Back then, I hadn’t seen the film for thirty-odd years, but I’ve watched it a couple of times recently and listened a few more times to the CD. There’s something about the way the various chunks of “Others, who will follow us” blunder in and out of the film soundtrack. It gives me the impression of a cut-and-paste job from a longer piece. Could the Maestro have provided the film makers with a selection of pieces, long and short, sight unseen, and left the music editor to decide on usage and placement? From the mid-Sixties to the mid-Seventies Morricone was an extremely busy man. We know he worked this way on a few projects during that ten-or-so-years period (one thinks immediately of TWO MULES FOR SISTER SARA).

If “Others, who will follow us” is indeed a long, complete piece, then it must have represented the most ambitious film score cue since North’s cue for the battle of Actium in CLEOPATRA; which, happily, survived intact in both film and CD.

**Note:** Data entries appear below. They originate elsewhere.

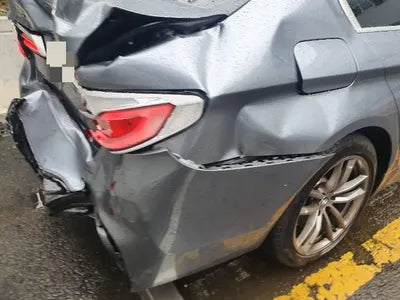 2018 BMW 530 WBAJD910XJWC12205 VIN:WBAJD910XJWC12205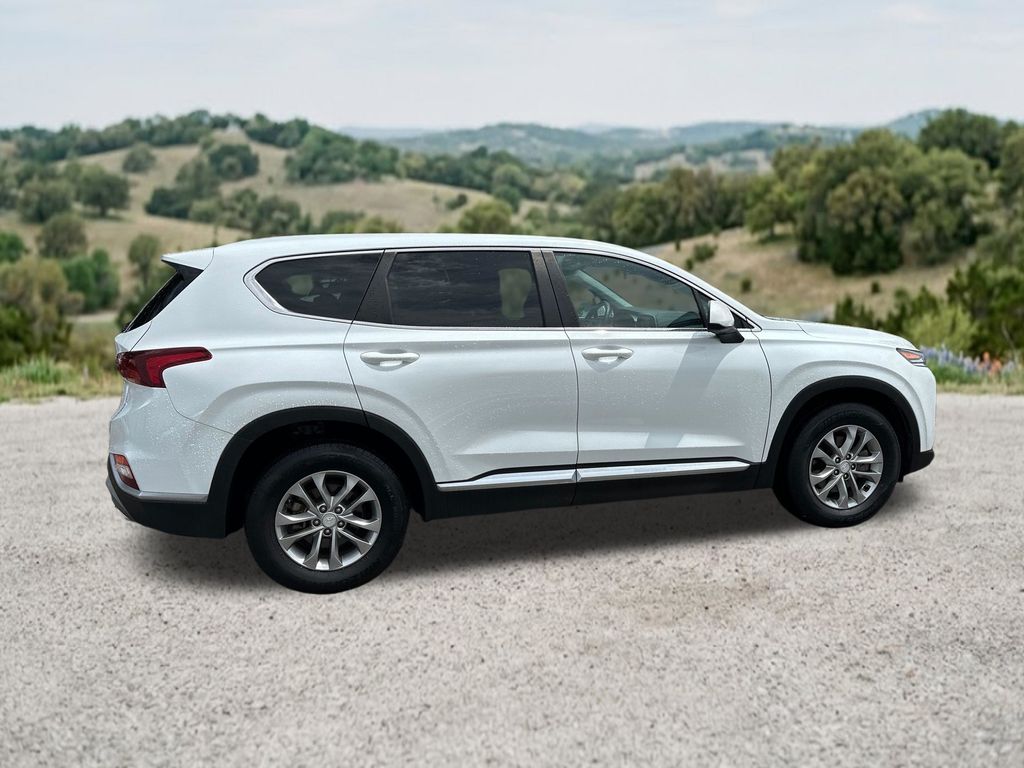 Used Car 2020 Hyundai Santa Fe  Se For Sale Under $20,000 In Austin, Texas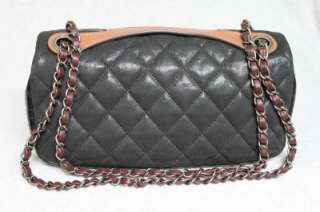 Chanel In The Mix Aged Calfskin Leather Bag New 2011A  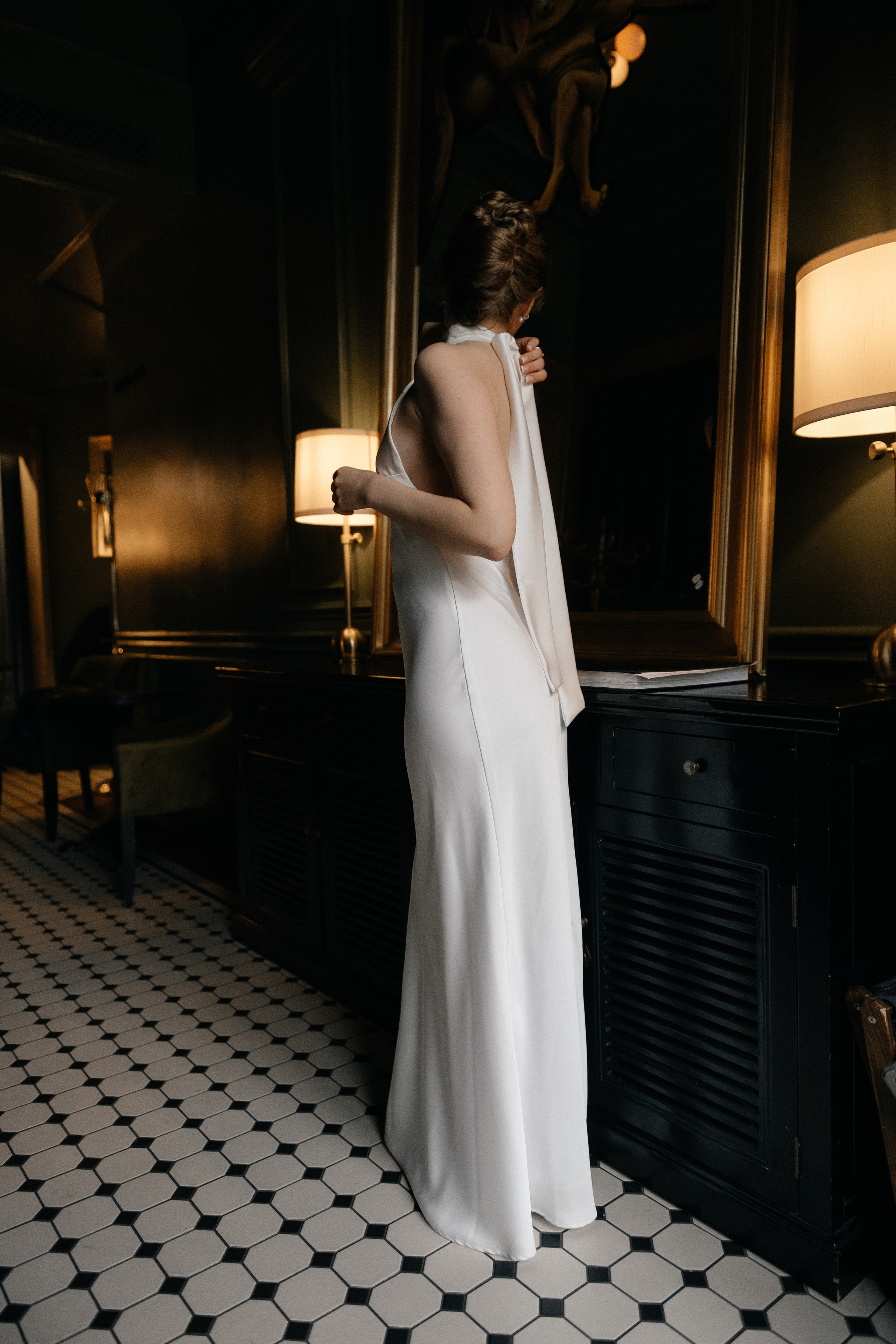 Wedding day in Martinique Bar. Wedding PHOTOGRAPHER Andrew Vnukov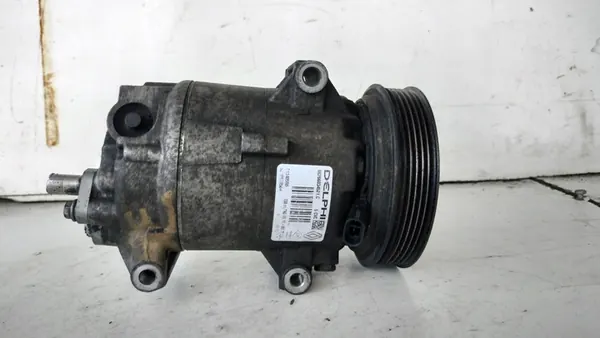 Compressore Aria Condizionata RENAULT CLIO III 8200678504 image 6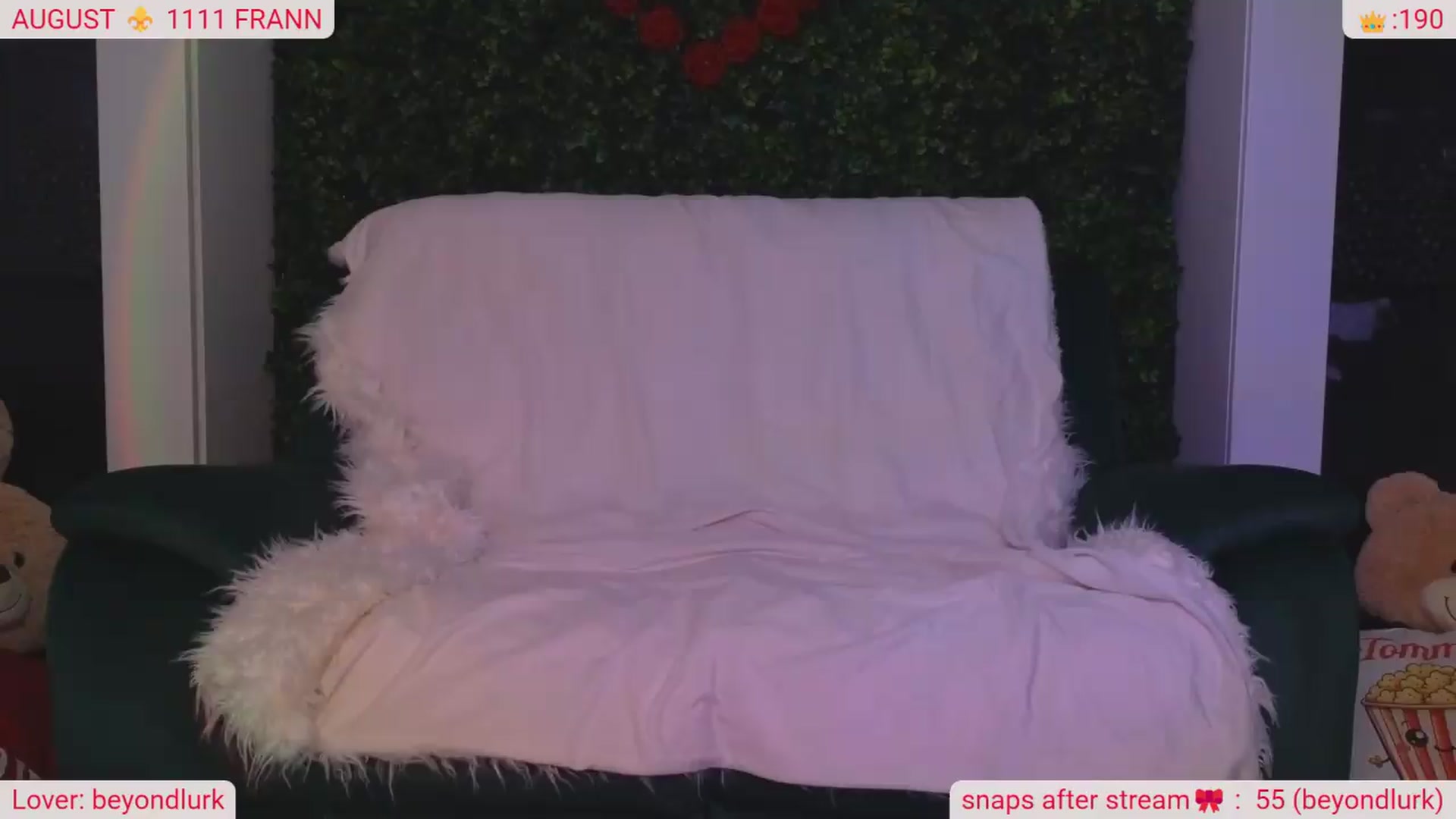 Gallery image thumbnail from DinasLibrary's myfreecams stream on, 08/07/2026, 06:48 image 13 of 20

One other thought: Vaughan Williams used the jaunty penguin music from SCOTT OF THE ANTARCTIC as a mood-lightening scherzo in his Seventh Symphony, the “Sinfonia Antartica”. What a shame that whoever compiled THE RED TENT LP and later CD didn’t use that delightful cue for the Russian radio ham. It would have made a perfect scherzo in the Maestro’s otherwise sombre “Sinfonia Artica”.

 
 Posted:   Aug 9, 2009 - 12:34 AM   
 By:   Luke1981   (Member)


http://sammel-surium.heim.at/soundtracks/OSTtenda.html,,,,,,,,,,,,,,thanks for posting this , never knew about the other ZATSEPIN cd. really interesting article . thanks again.


Thanks, I am the writer of this review. The Red Tent is such a georgeous score, and the last part, which seems to be partly based on the morse code SOS, is really frightening.